LV: “There have been effects. We have this political crisis here: [President] Dilma Rousseff is in her presidential palace, but she is not governing. Next door, in the vice presidential palace the the Vice President [Michel Temer] is essentially in charge of the country.
A lot of people have said – particularly when it comes to education about the health consequences about Zika – that campaigns have been put on hold. There’s sort of a new administration in, people have been appointed throughout the government by the acting Vice President and roles have shifted, so people don’t know what their future is, there’s not a lot of confidence that they would even have that job in a few months and consequently there’s not a lot of political risk taking.

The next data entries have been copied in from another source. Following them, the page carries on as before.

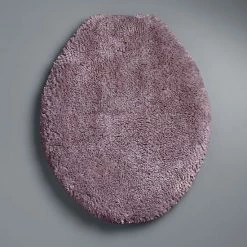 Simply Vera Vera Wang Premium Luxury Toilet Lid Cover Persian Bl -Simply Vera Vera Wang STORE unnamed file 912
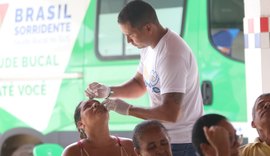 Olhar da Gente chega a Coqueiro Seco com triagens para cirurgias de catarata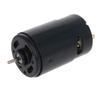 Heyiarbeit Micro DC Motor 7.4V 10400 RPM 550 Black Strong Magnetic D Shaft High Speed Motor for RC Boat Electronic Equipment view 3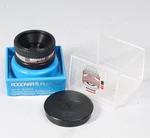 Rodenstock Rogonar-s 75MM F/4.5 Enlarger Lens In Case With Cap Clean Glass. Fixed Price $150.00.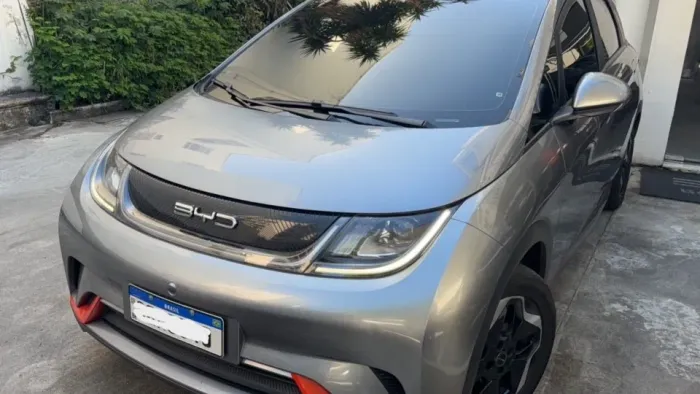 BYD Dolphin GS (Elétrico) 2025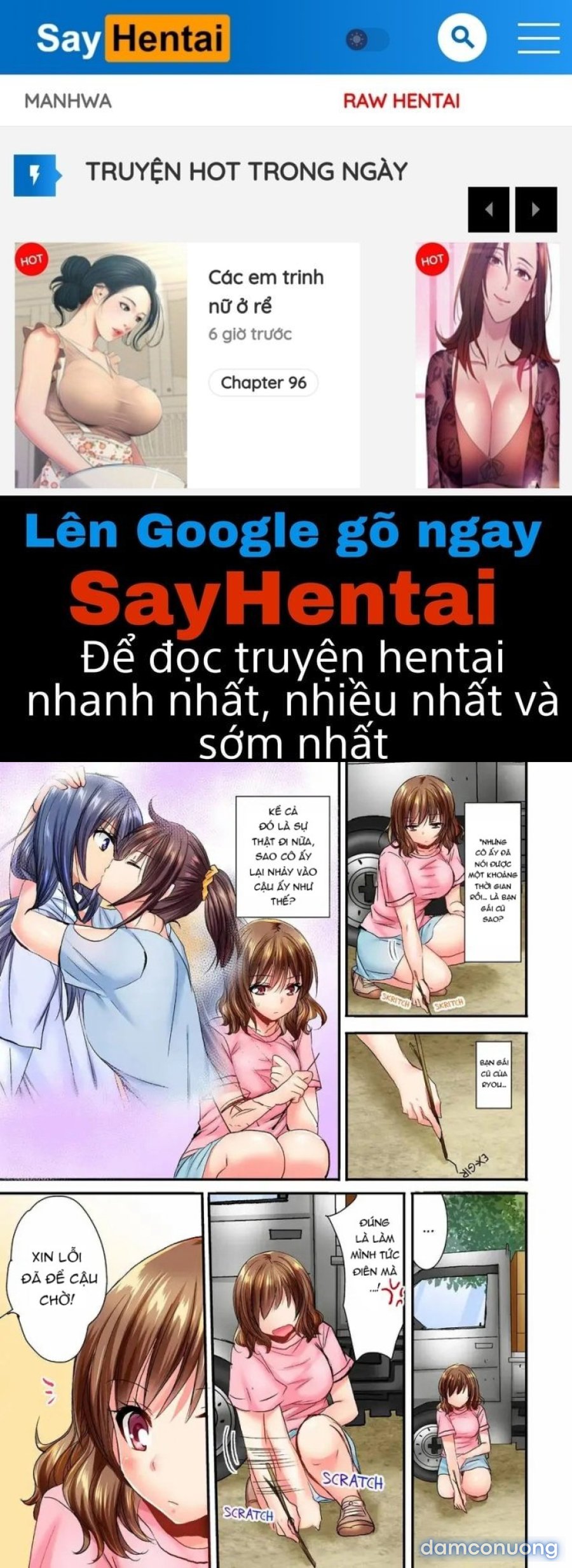 Cô Ấy Lẻn Vào Phòng Tôi ~ Bị Trêu Chọc Bởi Người Bạn Thơ Ấu Suốt Đêm Dài 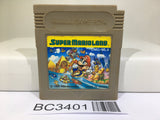 Super Mario Land Nintendo GameBoy Japan - BC3401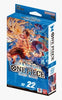 Starter Deck 22: Ace & Newgate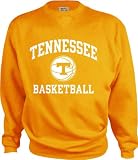 Tennessee Volunteers Perennial Basketball Crewneck Sweatshirt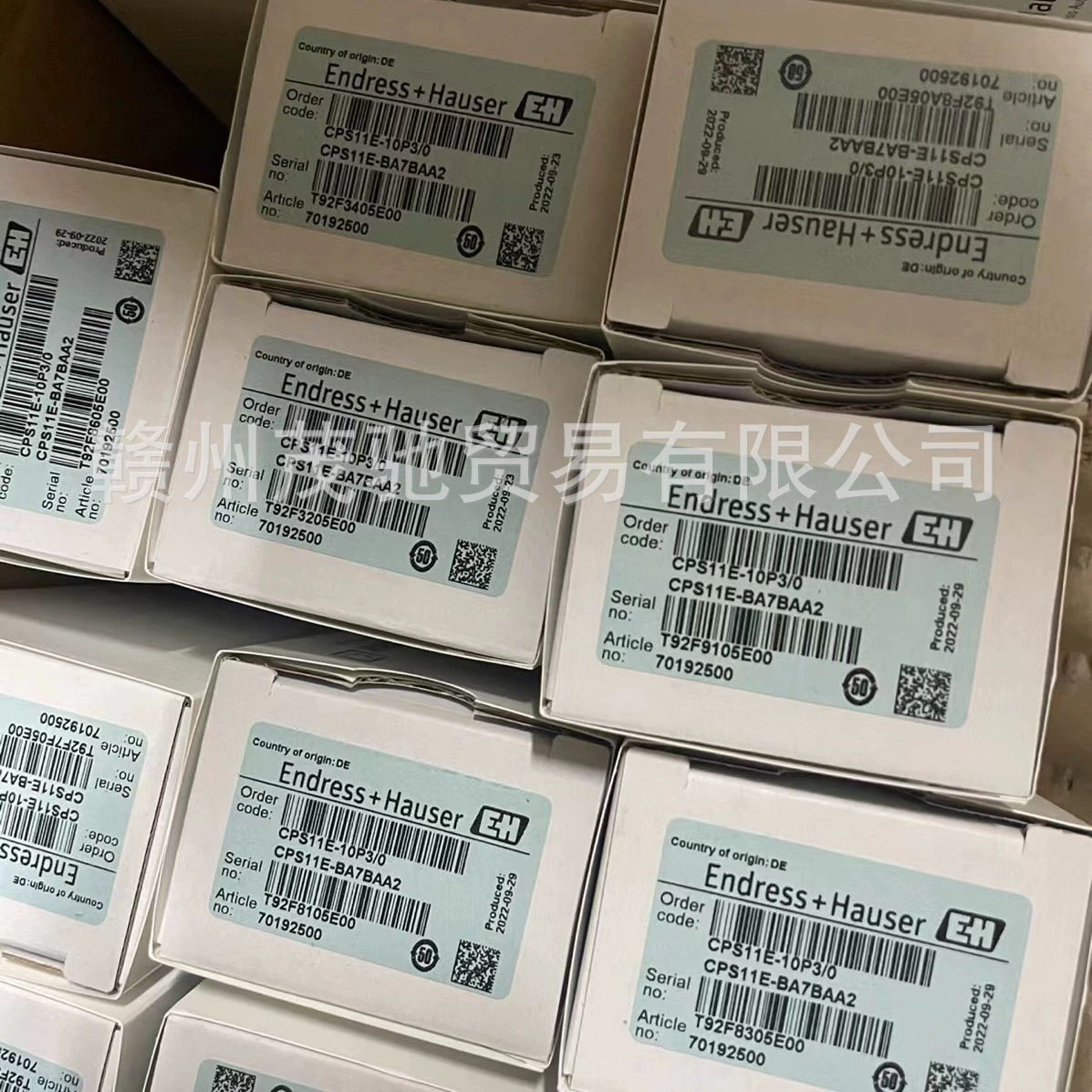 E+H CPS11E-BA7BAA2 CPS11E-NA7BAA2 замещает CPS11D-7BA2G Переговоры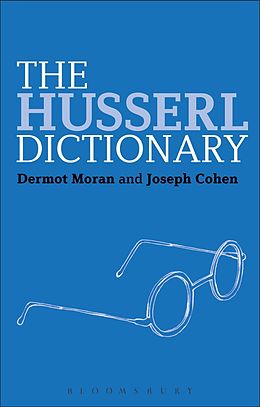 E-Book (pdf) The Husserl Dictionary von Dermot Moran, Joseph Cohen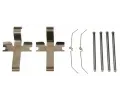 Sada psluenstv obloen kotouov brzdy TRW ‐ TRW PFK655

So a lot of campaigns that talk about maternal health or contraception have been put on hold because nobody wants to be the big decision-maker who takes a risk.
And the other thing is that because of the fall in oil prices, the semi state-owned oil firm Petrobras has cut, what we’re hearing, about three-quarters of its funding for health initiatives in various parts of the country. That firm was responsible for funding a lot of cutting edge research, and because of the economic situation here a lot of that money has dried up.”
LV: “In some ways it looks inevitable.
It is unfortunate that as you land at the airport and take the causeway into the city, the smell is really unpleasant. There was supposed to be a big infrastructure overhaul to clean up the water here and that never really happened, and it would have needed to happen years ago to change the state of the water here.
Typically, as we see, and as we’re seeing here, governments borrow money at the last minute to pay workers – we’re seeing emergency funds released for Rio – the venues will get built. But really it’s what happens after the Olympics to a city like Rio that I think is more of concern to the people here than whether or not it will be presentable.
I’m sure it will be, but the cameras never really tell the true story, especially at sporting events.”